• **REQUIREMENT**: Transcribe the records below exactly as they appear, omitting any pictures.

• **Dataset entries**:
=== Section Start ===
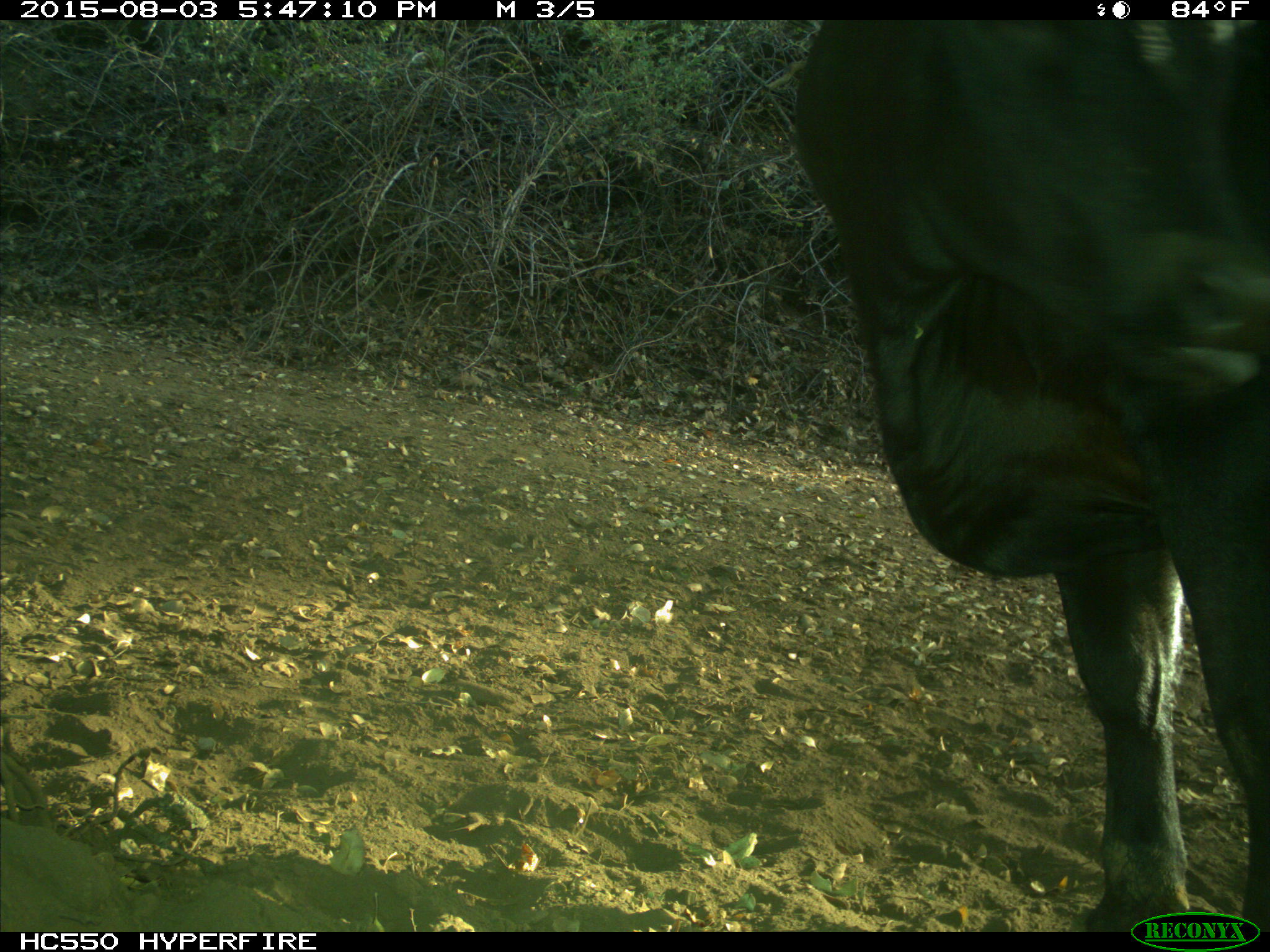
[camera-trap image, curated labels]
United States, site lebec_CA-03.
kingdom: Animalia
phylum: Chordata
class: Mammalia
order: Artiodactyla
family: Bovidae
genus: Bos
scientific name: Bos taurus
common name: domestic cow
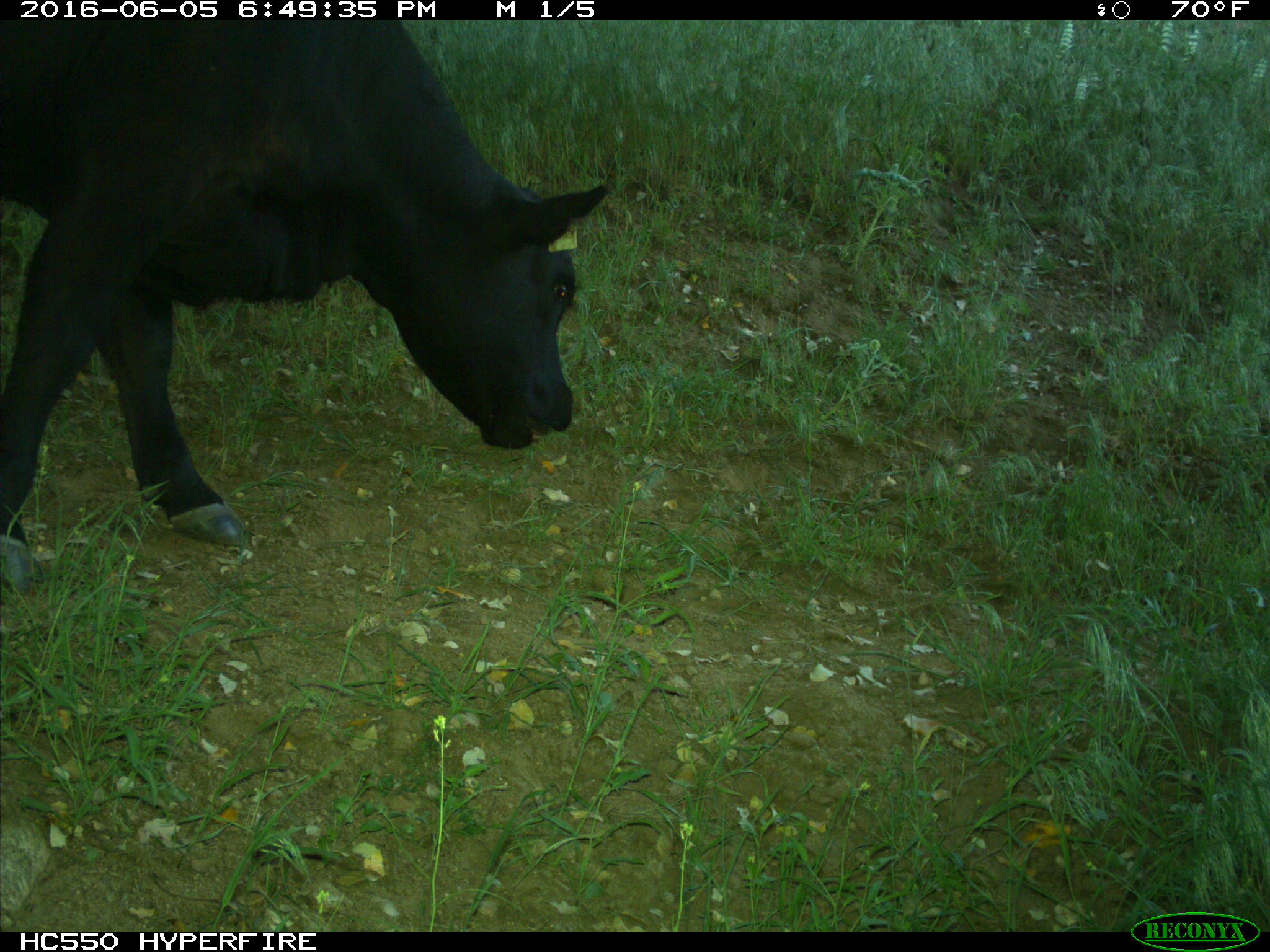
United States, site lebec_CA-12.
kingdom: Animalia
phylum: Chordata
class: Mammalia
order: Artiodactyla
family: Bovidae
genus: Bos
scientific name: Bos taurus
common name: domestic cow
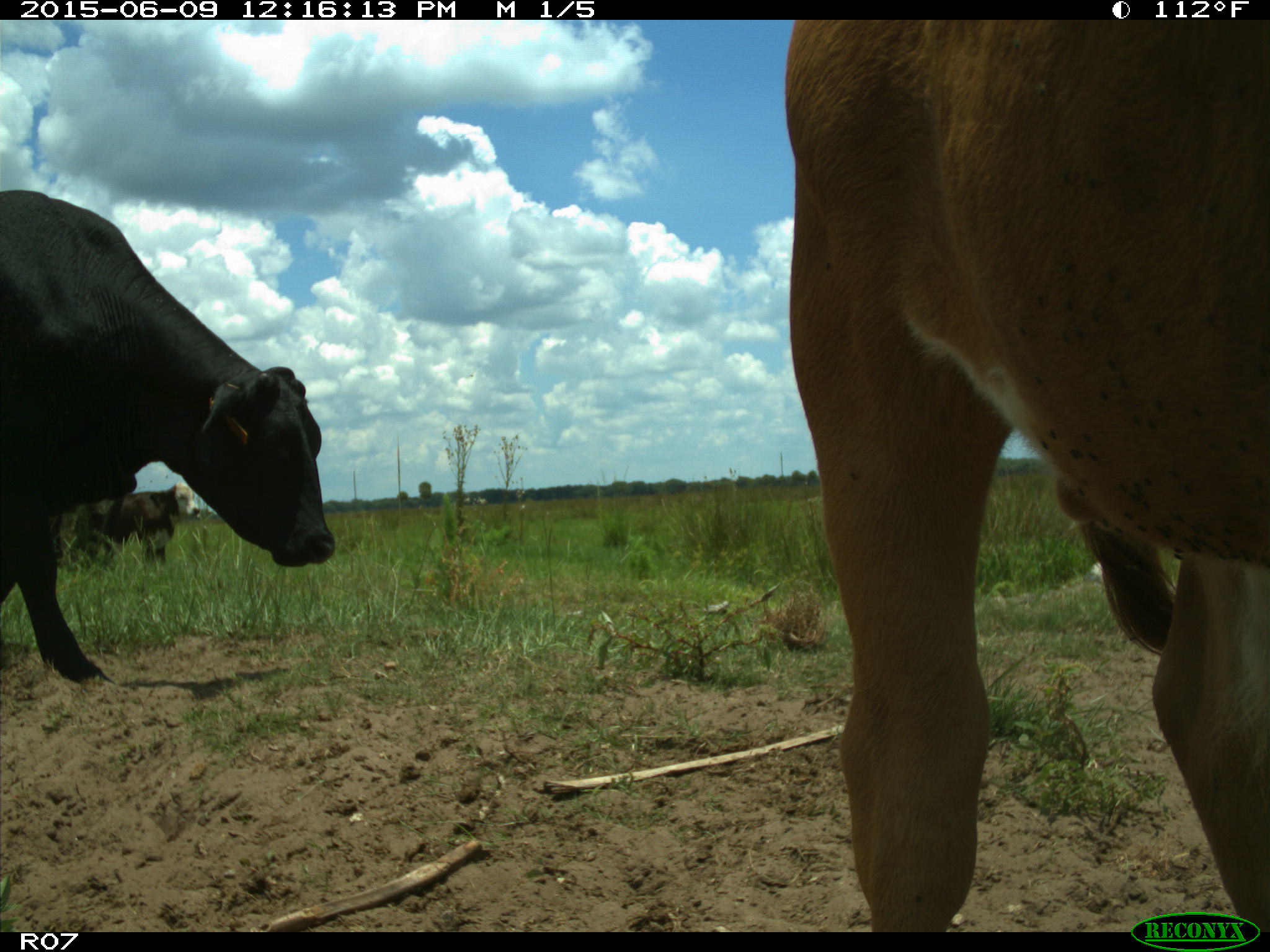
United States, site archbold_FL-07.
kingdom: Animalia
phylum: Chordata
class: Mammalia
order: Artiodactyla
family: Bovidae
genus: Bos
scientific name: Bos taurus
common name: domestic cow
=== Section End ===
• **EXERCISE RESPONSE**:
[camera-trap image, curated labels]
United States, site lebec_CA-03.
kingdom: Animalia
phylum: Chordata
class: Mammalia
order: Artiodactyla
family: Bovidae
genus: Bos
scientific name: Bos taurus
common name: domestic cow
United States, site lebec_CA-12.
kingdom: Animalia
phylum: Chordata
class: Mammalia
order: Artiodactyla
family: Bovidae
genus: Bos
scientific name: Bos taurus
common name: domestic cow
United States, site archbold_FL-07.
kingdom: Animalia
phylum: Chordata
class: Mammalia
order: Artiodactyla
family: Bovidae
genus: Bos
scientific name: Bos taurus
common name: domestic cow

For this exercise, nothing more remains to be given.